Dans leurs courriels, plusieurs cherchent à expliquer le phénomène. «Ceux qui offrent ces soins sont aussi des gens perturbés. Se prétendre investi de pouvoirs magiques, c'est une façon de vivre sa psychose dans la société», écrit une lectrice.

Les gourous maîtrisent les techniques d'influence sociale et de lavage de cerveau, a avancé de son côté un ancien professeur de psychologie. «L'opération de contrôle et des manipulations bien ciblées peuvent déstabiliser et détruire une personne normale», prévient-il. Une victime lui a fait écho en écrivant: «Nous sommes tous fragiles à des degrés divers devant la rareté des ressources d'aide.»

L'immense majorité de nos correspondants se disent en tout cas heureux qu'on mette les gens en garde contre les pseudo-thérapeutes. Certains veulent lancer des pétitions, d'autres réclament un durcissement des peines. Une femme a souligné que la pénurie de psychologues dans le secteur public devait être corrigée «pour le bien-être psychique de l'ensemble de la population».

Visalus

Certains ne sont pas du même avis. Un petit nombre de personnes se disent partagées. Elles sont d'accord pour qu'on dénonce les charlatans absolus mais déplorent que leurs actes rejaillissent ainsi sur tous ceux qui travaillent à l'extérieur du cadre de la médecine. Des gens nous ont dit connaître - ou être eux-mêmes - de bons «guérisseurs», dignes de confiance, et qu'il aurait fallu reconnaître l'existence de «miracles inexpliqués».

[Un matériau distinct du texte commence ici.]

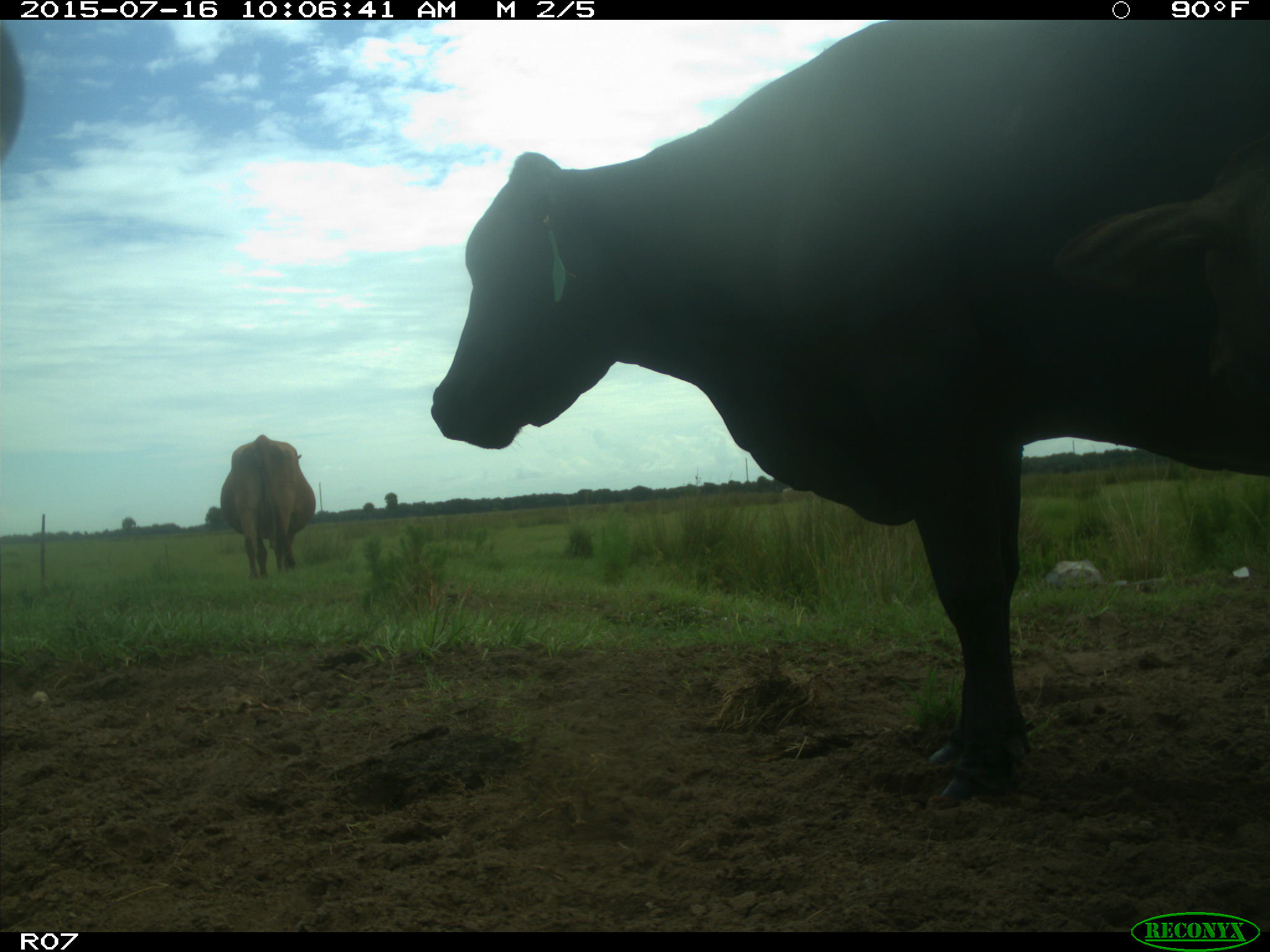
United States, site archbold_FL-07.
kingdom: Animalia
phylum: Chordata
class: Mammalia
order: Artiodactyla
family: Bovidae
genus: Bos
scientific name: Bos taurus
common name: domestic cow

Une poignée de lecteurs insatisfaits nous ont plutôt écrit pour défendre les méthodes ou les gens que nous avons critiqués depuis deux dernières semaines et pour nous accuser de manquer d'ouverture spirituelle. D'après eux, il aurait été beaucoup plus utile de publier un reportage sur les maux de la médecine officielle.

Nous avons par ailleurs reçu quelques courriels des gens de Visalus, mécontents que le nom de leur entreprise soit associé au chef du groupe La Source, Jean-Claude Gallant, qui n'est qu'un distributeur parmi d'autres dans cette entreprise. Ils ne veulent pas que nos lecteurs croient que leurs activités sont illégales.